Dataset records:
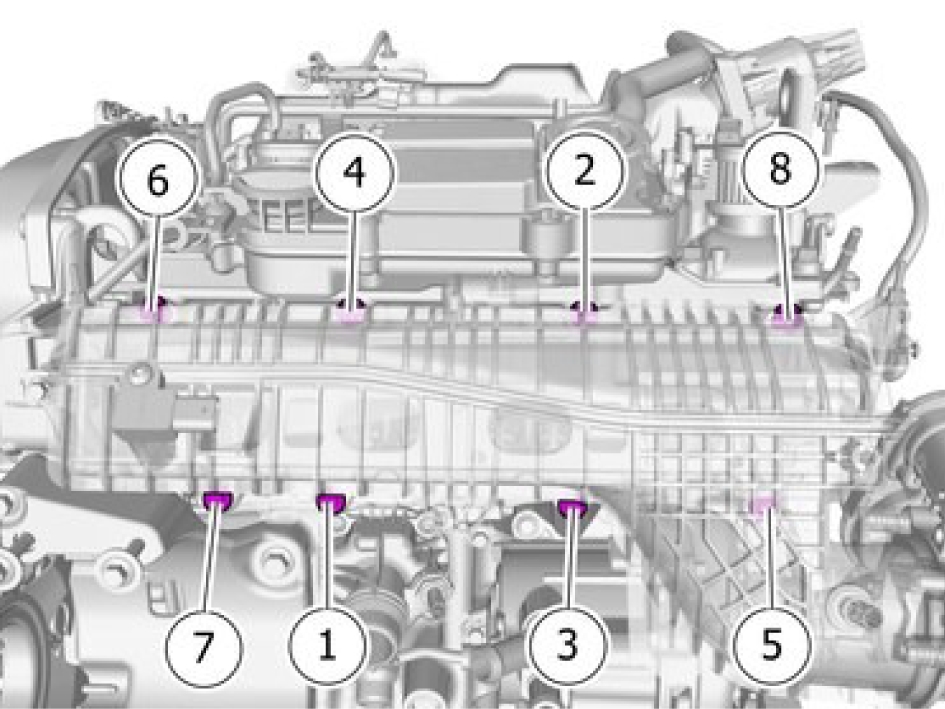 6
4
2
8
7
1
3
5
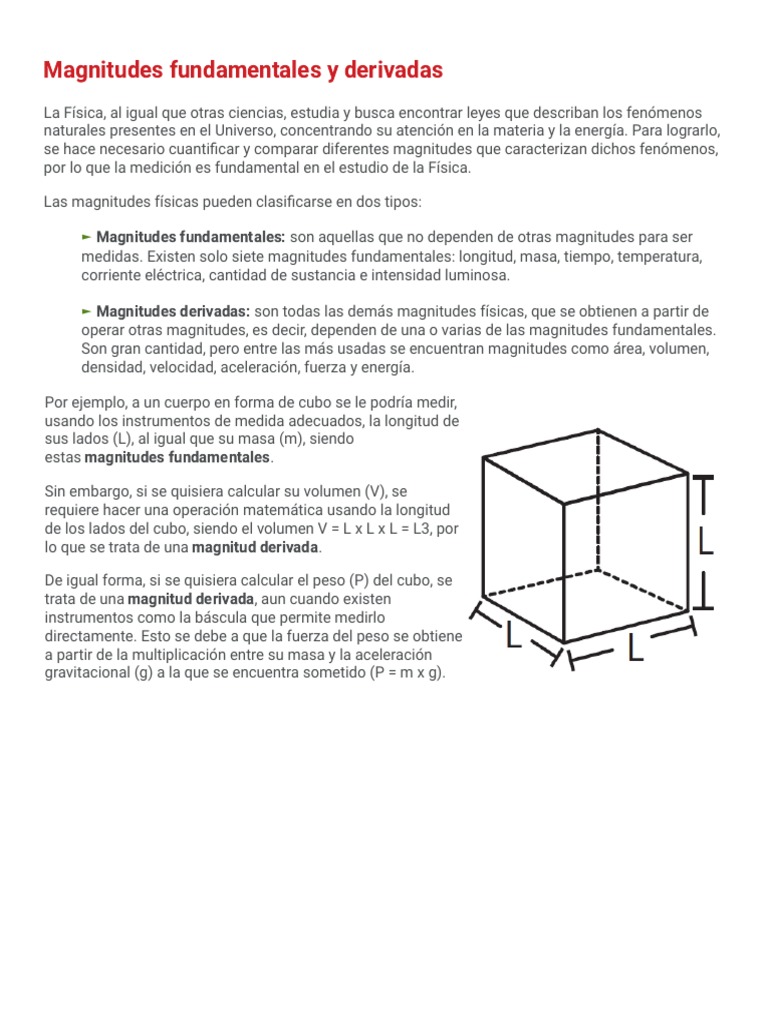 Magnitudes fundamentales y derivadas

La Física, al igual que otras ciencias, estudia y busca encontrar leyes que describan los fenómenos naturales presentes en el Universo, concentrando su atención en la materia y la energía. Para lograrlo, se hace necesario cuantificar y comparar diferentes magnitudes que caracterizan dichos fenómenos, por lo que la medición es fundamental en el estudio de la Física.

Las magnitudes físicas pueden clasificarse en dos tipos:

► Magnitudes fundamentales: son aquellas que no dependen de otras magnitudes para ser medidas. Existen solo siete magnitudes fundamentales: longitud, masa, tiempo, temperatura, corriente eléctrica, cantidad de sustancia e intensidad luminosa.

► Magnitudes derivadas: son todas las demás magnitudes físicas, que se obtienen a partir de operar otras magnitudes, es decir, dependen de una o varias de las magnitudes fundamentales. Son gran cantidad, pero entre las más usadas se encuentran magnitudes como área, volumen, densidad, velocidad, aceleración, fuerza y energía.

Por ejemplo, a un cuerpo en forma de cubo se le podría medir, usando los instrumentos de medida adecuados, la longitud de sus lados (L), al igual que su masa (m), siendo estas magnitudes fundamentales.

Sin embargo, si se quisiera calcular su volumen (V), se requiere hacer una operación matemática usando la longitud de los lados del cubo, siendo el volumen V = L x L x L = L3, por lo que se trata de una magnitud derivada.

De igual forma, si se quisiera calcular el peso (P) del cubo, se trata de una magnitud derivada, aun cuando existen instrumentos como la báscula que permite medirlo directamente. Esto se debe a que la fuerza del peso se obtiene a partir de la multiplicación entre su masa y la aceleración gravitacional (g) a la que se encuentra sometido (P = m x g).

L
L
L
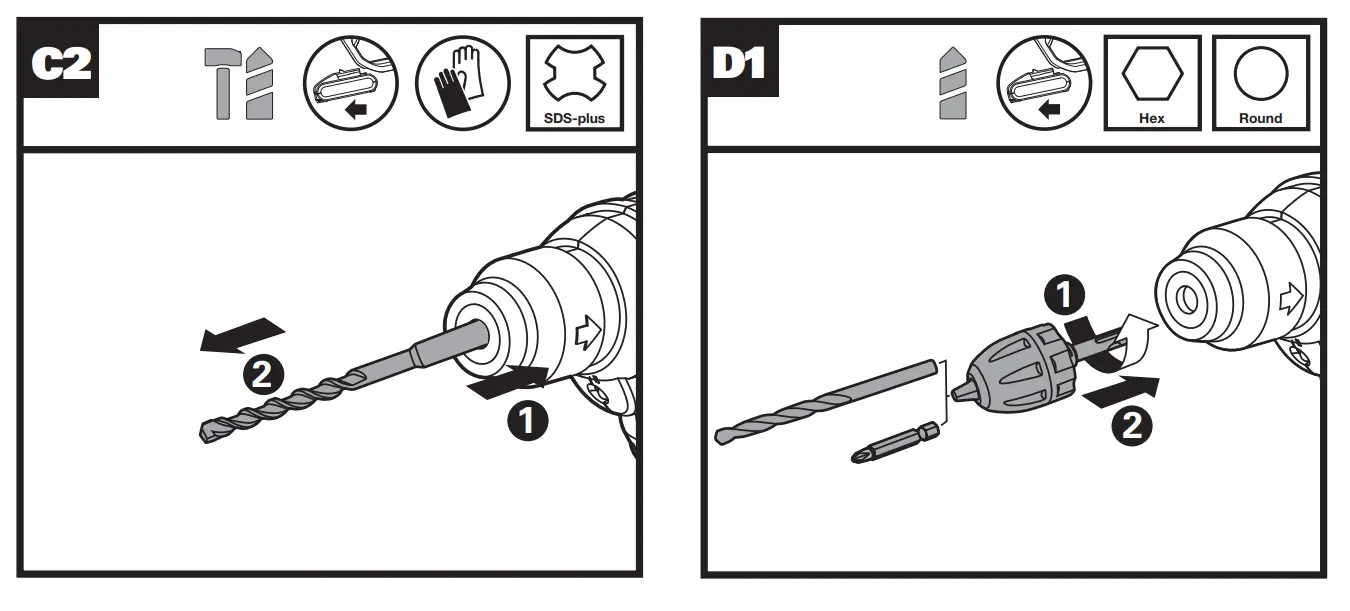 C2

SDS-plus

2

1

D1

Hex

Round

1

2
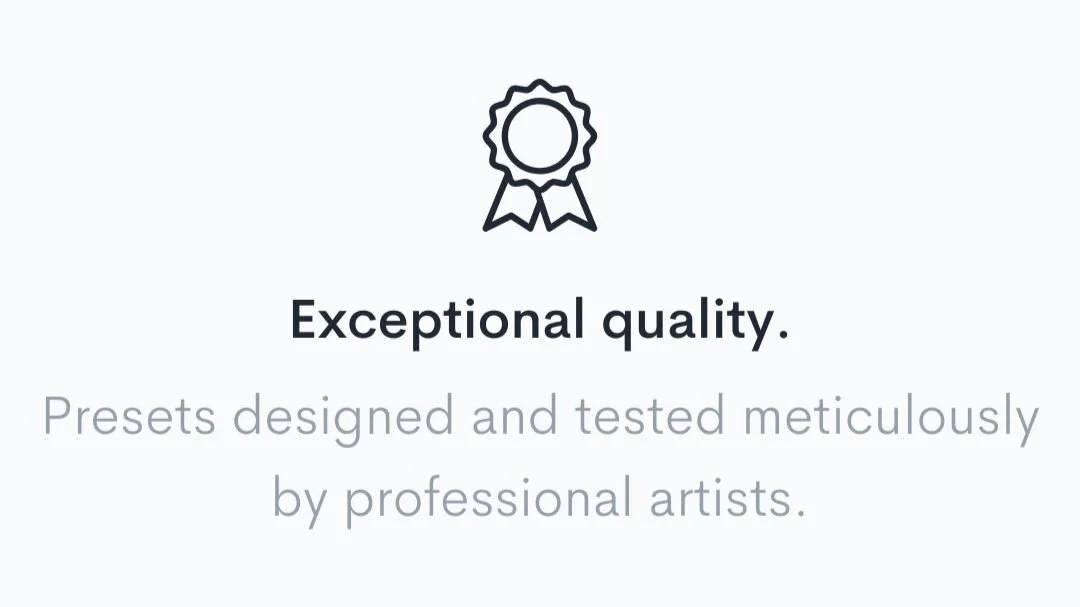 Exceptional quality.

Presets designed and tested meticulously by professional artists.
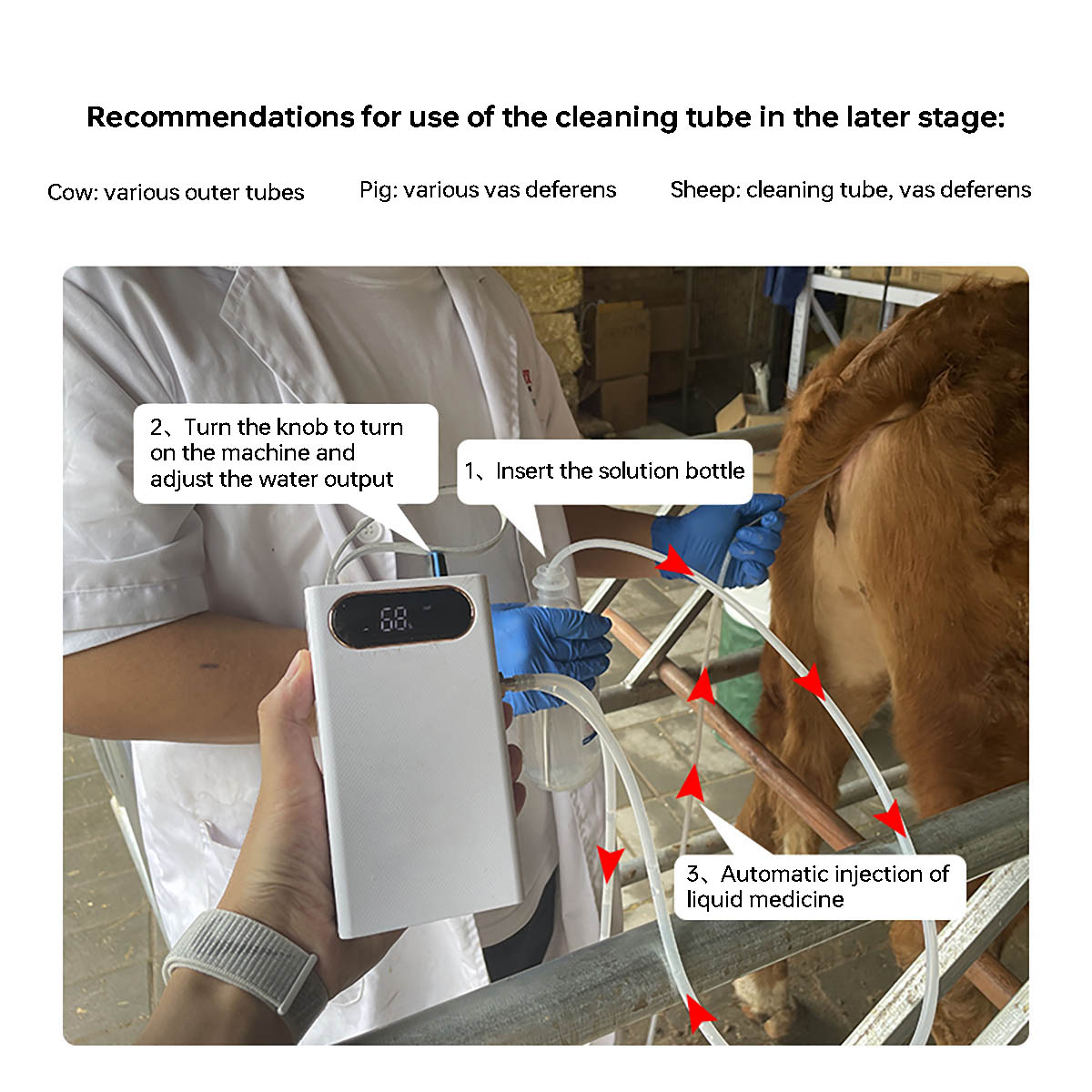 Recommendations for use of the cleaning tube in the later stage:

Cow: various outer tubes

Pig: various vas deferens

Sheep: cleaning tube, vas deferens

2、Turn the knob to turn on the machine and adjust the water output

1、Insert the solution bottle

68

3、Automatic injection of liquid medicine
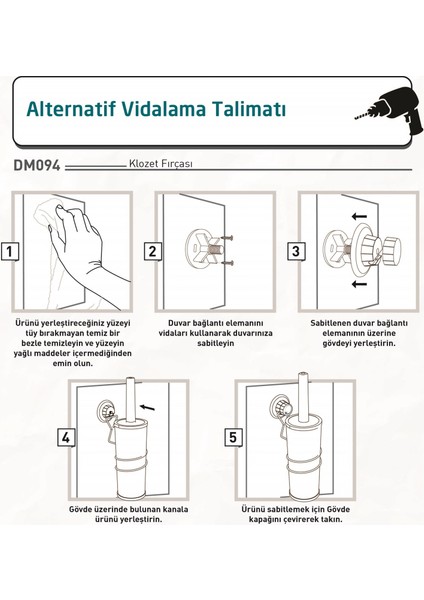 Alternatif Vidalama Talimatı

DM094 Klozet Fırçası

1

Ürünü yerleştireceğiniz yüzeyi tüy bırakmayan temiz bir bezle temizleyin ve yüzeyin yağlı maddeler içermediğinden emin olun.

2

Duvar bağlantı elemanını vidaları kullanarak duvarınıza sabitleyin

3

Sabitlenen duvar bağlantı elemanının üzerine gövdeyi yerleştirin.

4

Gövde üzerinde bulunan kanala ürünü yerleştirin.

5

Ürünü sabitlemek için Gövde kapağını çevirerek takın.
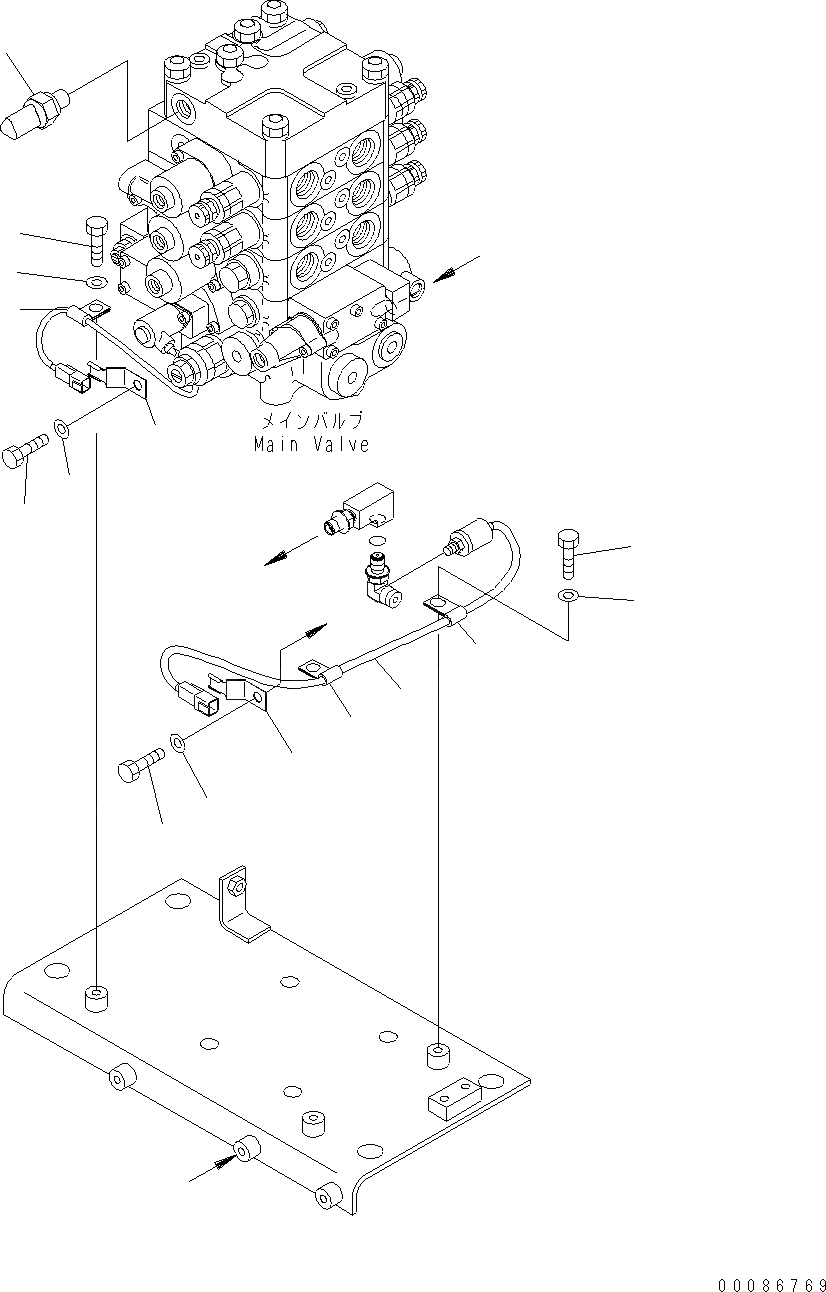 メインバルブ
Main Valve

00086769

= Directions =
Could you output the full set of entries exactly, skipping every picture?

= Response below =
 6
4
2
8
7
1
3
5
 Magnitudes fundamentales y derivadas

La Física, al igual que otras ciencias, estudia y busca encontrar leyes que describan los fenómenos naturales presentes en el Universo, concentrando su atención en la materia y la energía. Para lograrlo, se hace necesario cuantificar y comparar diferentes magnitudes que caracterizan dichos fenómenos, por lo que la medición es fundamental en el estudio de la Física.

Las magnitudes físicas pueden clasificarse en dos tipos:

► Magnitudes fundamentales: son aquellas que no dependen de otras magnitudes para ser medidas. Existen solo siete magnitudes fundamentales: longitud, masa, tiempo, temperatura, corriente eléctrica, cantidad de sustancia e intensidad luminosa.

► Magnitudes derivadas: son todas las demás magnitudes físicas, que se obtienen a partir de operar otras magnitudes, es decir, dependen de una o varias de las magnitudes fundamentales. Son gran cantidad, pero entre las más usadas se encuentran magnitudes como área, volumen, densidad, velocidad, aceleración, fuerza y energía.

Por ejemplo, a un cuerpo en forma de cubo se le podría medir, usando los instrumentos de medida adecuados, la longitud de sus lados (L), al igual que su masa (m), siendo estas magnitudes fundamentales.

Sin embargo, si se quisiera calcular su volumen (V), se requiere hacer una operación matemática usando la longitud de los lados del cubo, siendo el volumen V = L x L x L = L3, por lo que se trata de una magnitud derivada.

De igual forma, si se quisiera calcular el peso (P) del cubo, se trata de una magnitud derivada, aun cuando existen instrumentos como la báscula que permite medirlo directamente. Esto se debe a que la fuerza del peso se obtiene a partir de la multiplicación entre su masa y la aceleración gravitacional (g) a la que se encuentra sometido (P = m x g).

L
L
L
 C2

SDS-plus

2

1

D1

Hex

Round

1

2
 Exceptional quality.

Presets designed and tested meticulously by professional artists.
 Recommendations for use of the cleaning tube in the later stage:

Cow: various outer tubes

Pig: various vas deferens

Sheep: cleaning tube, vas deferens

2、Turn the knob to turn on the machine and adjust the water output

1、Insert the solution bottle

68

3、Automatic injection of liquid medicine
 Alternatif Vidalama Talimatı

DM094 Klozet Fırçası

1

Ürünü yerleştireceğiniz yüzeyi tüy bırakmayan temiz bir bezle temizleyin ve yüzeyin yağlı maddeler içermediğinden emin olun.

2

Duvar bağlantı elemanını vidaları kullanarak duvarınıza sabitleyin

3

Sabitlenen duvar bağlantı elemanının üzerine gövdeyi yerleştirin.

4

Gövde üzerinde bulunan kanala ürünü yerleştirin.

5

Ürünü sabitlemek için Gövde kapağını çevirerek takın.
 メインバルブ
Main Valve

00086769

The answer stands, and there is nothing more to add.